Hi,

I like the question too.

The statement that weights for points beyond the variogram range get zero weight is true for simple kriging, but not for ordinary and universal/ext.drift kriging; I think this hint is sufficient to find out why.

The statement that local kriging is always faster than global is also not always true; for global kriging you have to decompose the covariance matrix only once, and back solve for each prediction, for local kriging you have to decompose (a smaller system) at each prediction location. The decomposition is the most expensive part, O(n^2), whereas back substitution is O(n) with n the neighbourhood size. Also, neighbourhood selection can, depending on the strategy (smart indexing?) used, be more or less expensive.

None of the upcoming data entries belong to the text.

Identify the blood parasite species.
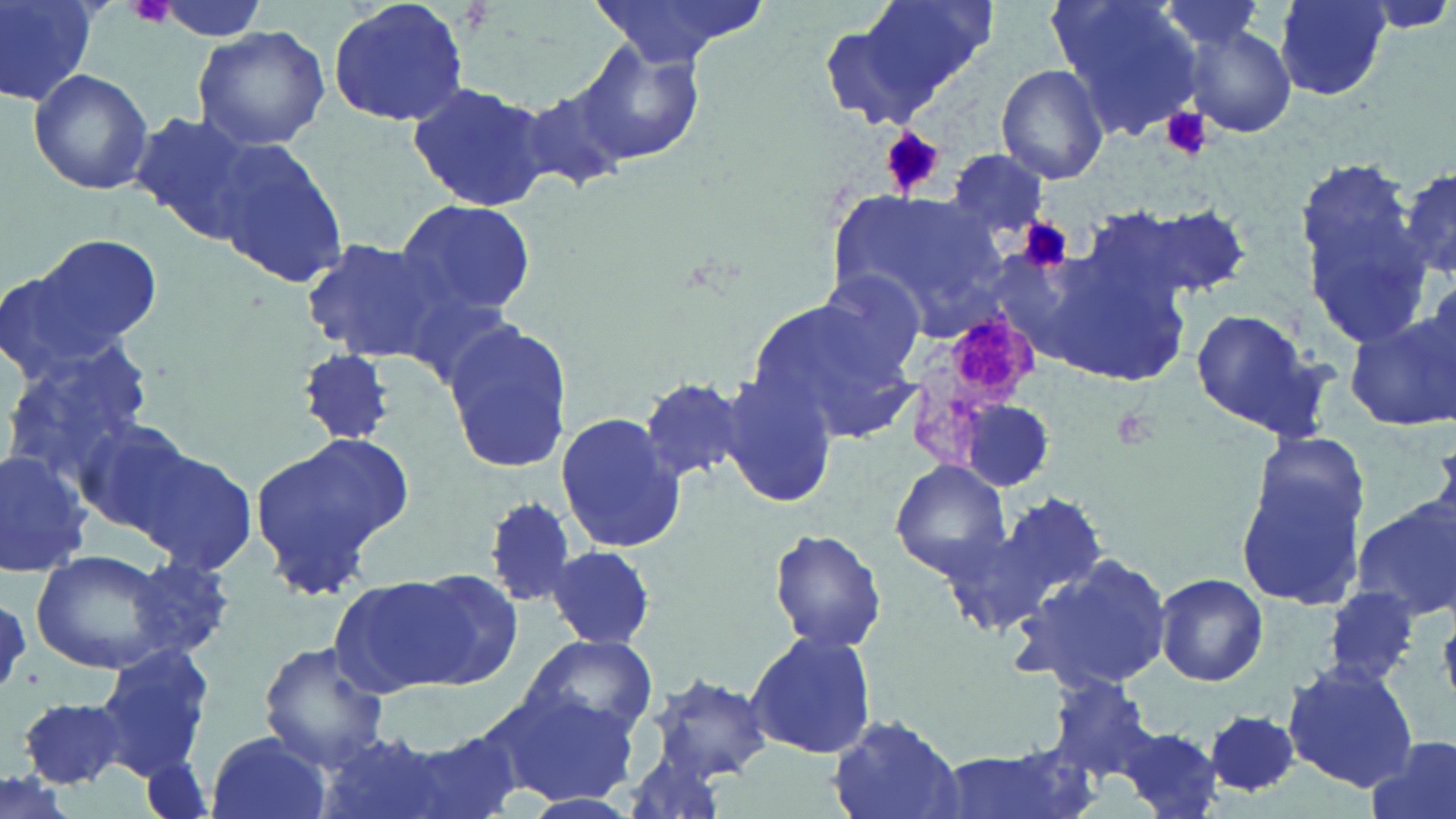
Plasmodium malariae.

modality = optical microscopy
uninfected red blood cell locations = approximate bounding boxes as (x1,y1)-(x2,y2) corner pairs in pixels: (1,0)-(102,106), (327,0)-(471,127), (586,0)-(773,70), (857,0)-(997,99), (1048,0)-(1204,138), (1155,0)-(1273,57), (1278,0)-(1391,99), (1344,0)-(1456,37), (1181,22)-(1297,138), (193,25)-(331,150), (574,43)-(706,167), (994,65)-(1110,186), (28,66)-(153,196), (514,81)-(636,200), (408,82)-(549,212), (130,111)-(275,246), (212,137)-(348,286), (947,149)-(1049,240), (1296,158)-(1431,342), (1399,166)-(1456,283), (825,188)-(1010,327), (395,199)-(537,319), (1116,203)-(1253,300), (21,234)-(163,364), (1025,236)-(1198,389), (300,237)-(453,361), (1420,273)-(1456,381), (746,293)-(914,437), (1188,308)-(1333,440), (1345,310)-(1454,431), (441,319)-(576,475), (298,348)-(394,446), (3,351)-(153,496), (720,372)-(838,509), (639,376)-(748,485), (959,400)-(1055,493), (556,412)-(686,550), (74,419)-(197,534), (251,431)-(413,596), (124,441)-(259,578), (0,446)-(96,576), (890,461)-(1011,580), (1238,474)-(1368,606), (981,492)-(1108,625), (483,496)-(580,610), (1351,501)-(1456,622), (770,528)-(886,654), (547,544)-(657,650), (30,551)-(177,675), (1012,553)-(1176,693), (125,554)-(238,663), (406,570)-(524,684), (329,571)-(501,698), (1154,572)-(1268,686), (1320,587)-(1420,688), (743,630)-(878,759), (522,635)-(659,741), (94,641)-(216,774), (257,644)-(393,772), (1283,661)-(1421,791), (651,673)-(772,784), (1043,679)-(1168,781), (479,685)-(636,804), (829,710)-(965,818), (1205,710)-(1302,798), (1116,727)-(1224,818), (204,729)-(332,819), (312,732)-(454,819), (388,733)-(525,819), (1365,734)-(1456,819), (617,744)-(729,819), (139,750)-(215,819)
field of view = single
stain = May-Grünwald-Giemsa
platelet locations = approximate bounding boxes as (x1,y1)-(x2,y2) corner pairs in pixels: (127,0)-(176,30), (1161,107)-(1211,159), (882,128)-(943,196), (1022,219)-(1069,271), (1023,220)-(1070,269), (1111,405)-(1161,452)
preparation = thin blood film
image size = 1456×819 pixels
Plasmodium malariae-infected red blood cell locations = approximate bounding boxes as (x1,y1)-(x2,y2) corner pairs in pixels: (908,314)-(1040,464)
magnification = 1000x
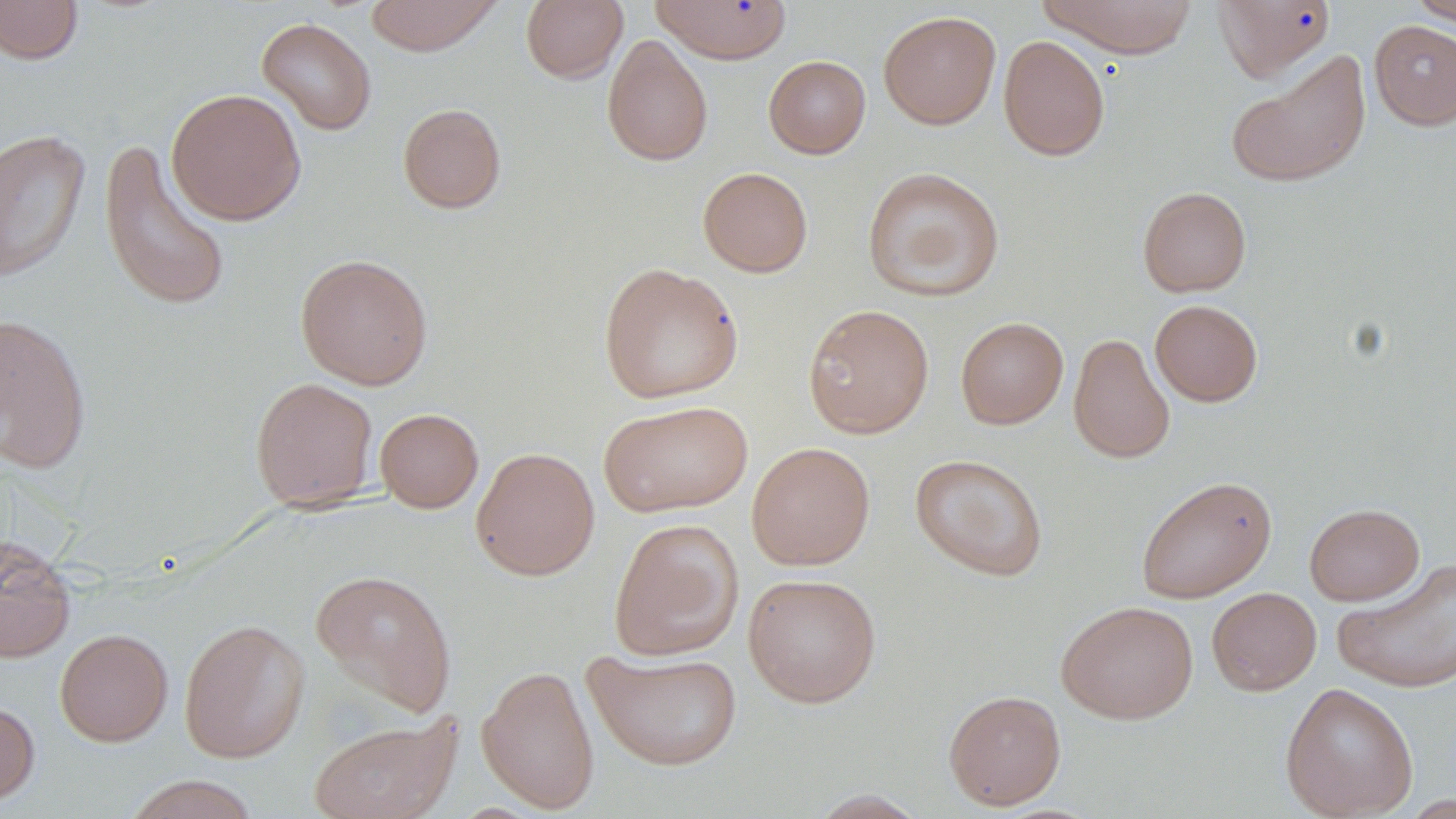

I tend to use all data if the total is less than say 1000; another (disputable) issue is that in this case you have to explain less. I must admit that this is usually in a universal kriging (aka ext.drift) setting, where trend estimates can go wild in case of small neighbourhoods.

I did an extensive neighbouhood size ,cross validation excercise for SIC2004, using ordinary kriging, and it turned out to be a factor of little imporatance (I recall that there was an optimum for this data set at n=125).
--
Edzer

Ashton Shortridge wrote:

I like this question.

The more points you use, presumably the better the estimation will be. In practice however, the influence of distant observations, especially with intervening closer observations, is very slight. Computationally the solution grows much more complex as the number of observations is increased. It's more efficient to solve many many small systems (n=4 closest points) than one global system (n=all points), for example.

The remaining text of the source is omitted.